94% of responses to the US Department of Transportation “Request for Comment” on its eLoran proposal were in favor of establishing the system as a complement and backup for GPS.
Notably the GPS Innovation Alliance, an industry group, was in favor of establishing the system, though it cautioned this should not be at the expense of support for GPS.
Another supporter was the Alliance for Telecommunications Industry Solutions (ATIS), an industry technical standards and innovation group. Their focus was on the telecommunications industry’s need for time and frequency synchronization, and the difficulty of meeting that need, especially for emerging LTE and e911 requirements, without GPS or eLoran.
Also included in the 170 supporters of the idea was the American Pilots Association (maritime). Other maritime groups also supported the idea.
The Aircraft Owners and Pilot’s Association recognized the need for a GPS backup, but did not want the FAA to mandate eLoran for non-commercial aircraft.
Of the small number of those submitting comments against the idea, the only organization was the Regional Cargo Carriers Association (aviation) which stated its preference for the existing VOR-DME-ILS system.
In 2007 the Departments of Transportation and Homeland Security issued a request for comment concerning retaining Loran-C and upgrading to eLoran.
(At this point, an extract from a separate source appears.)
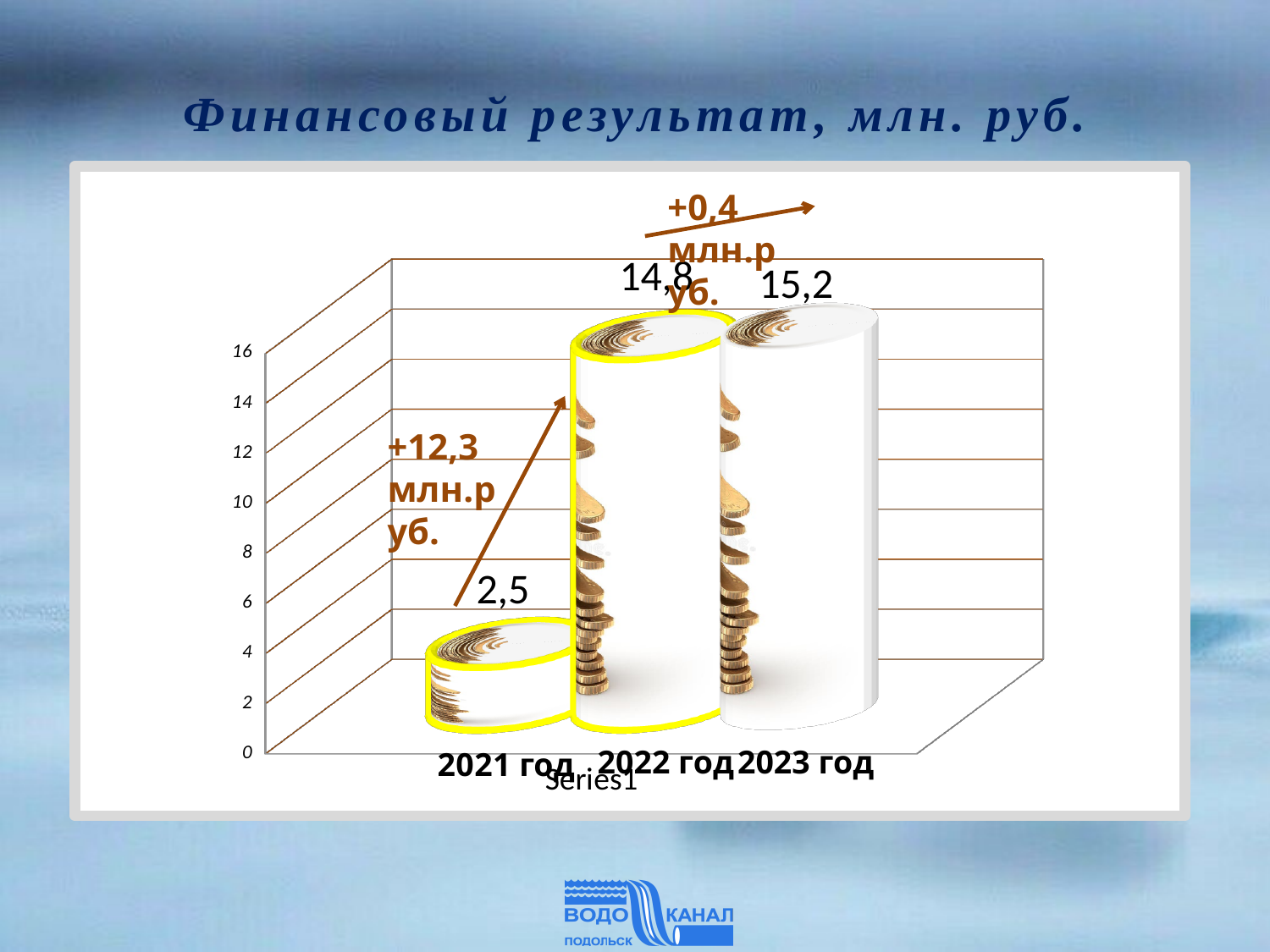
Which year has the highest value? 2023 год What is the difference between the values for 2023 год and 2022 год? 0,4 Which year has the lowest value? 2021 год Which is larger, the value for 2021 год or the value for 2022 год? 2022 год What is the value for 2021 год? 2,5 Do the values rise or fall from 2021 год to 2023 год? rise What kind of chart is shown on the slide? bar chart What is the title of the chart? Финансовый результат, млн. руб. How many categories are shown on the x axis? 3 What is the value for 2022 год? 14,8 What is the value for 2023 год? 15,2 What is the difference between the values for 2022 год and 2021 год? 12,3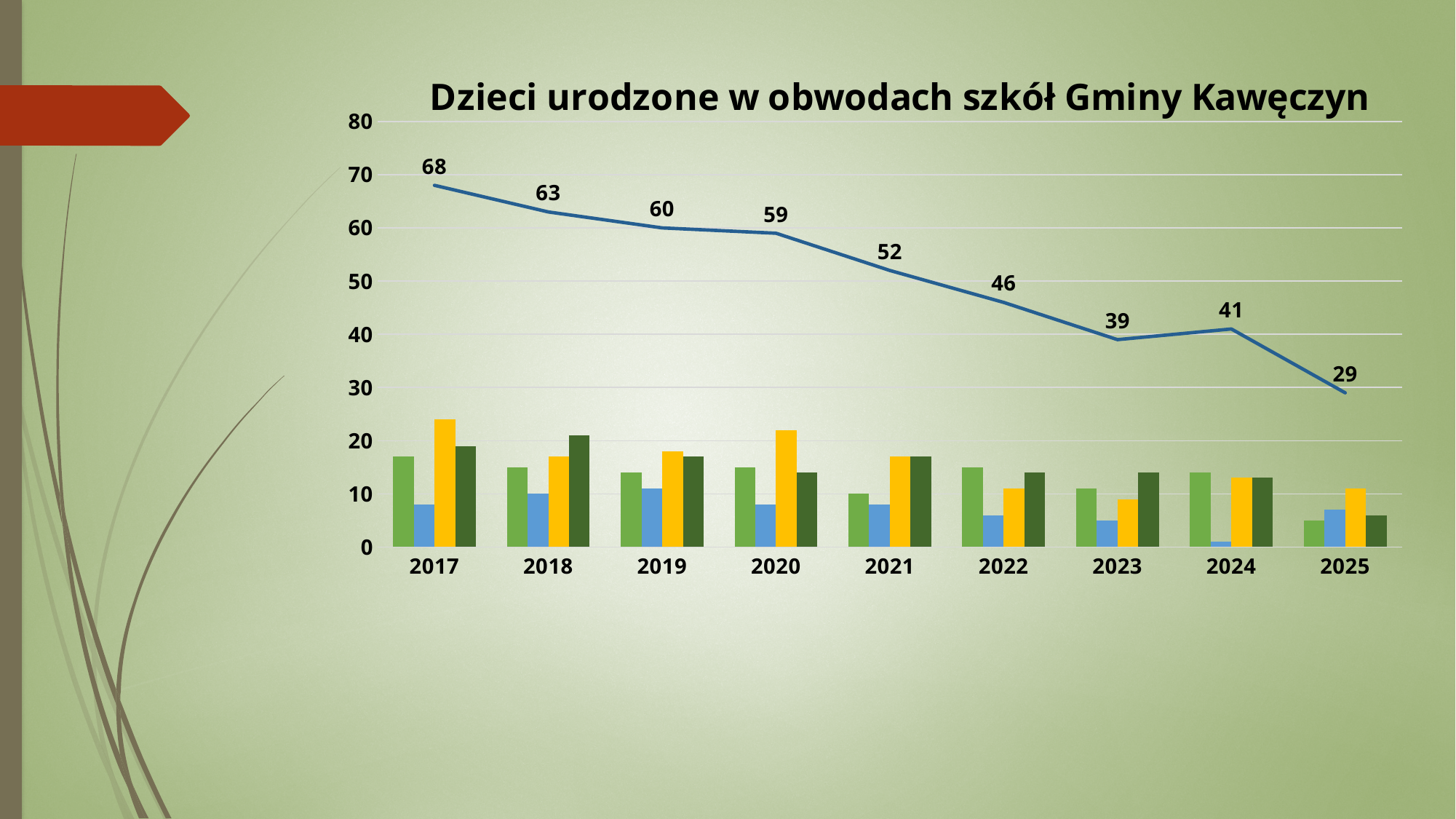
What is the title of the chart? Dzieci urodzone w obwodach szkół Gminy Kawęczyn How many years are shown on the x axis? 9 In which year does the line reach its highest value? 2017 Which year has the larger line value, 2023 or 2024? 2024 What is the value of the line for 2017? 68 What is the value of the line for 2025? 29 What is the value of the line for 2021? 52 Does the line generally rise or fall from 2017 to 2025? fall What is the difference between the line values for 2017 and 2025? 39 Is the value of the yellow bar for 2017 greater or less than 20? greater Is the value of the blue bar for 2024 greater or less than 10? less In which year does the line reach its lowest value? 2025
The response to this request was bigger that the response this year, with 978 comments received, 93% of which were in favor of keeping and/or upgrading the Loran system. These included Boeing, the National Business Aviation Association, and Sprint-Nextel. Find a summary here.
Loran-C transmissions were terminated in 2010 and the government is still evaluating its 2008 decision to implement eLoran. At a recent Congressional hearing, administration officials indicated that this issue would be addressed at a high level meeting on the 3rd of September.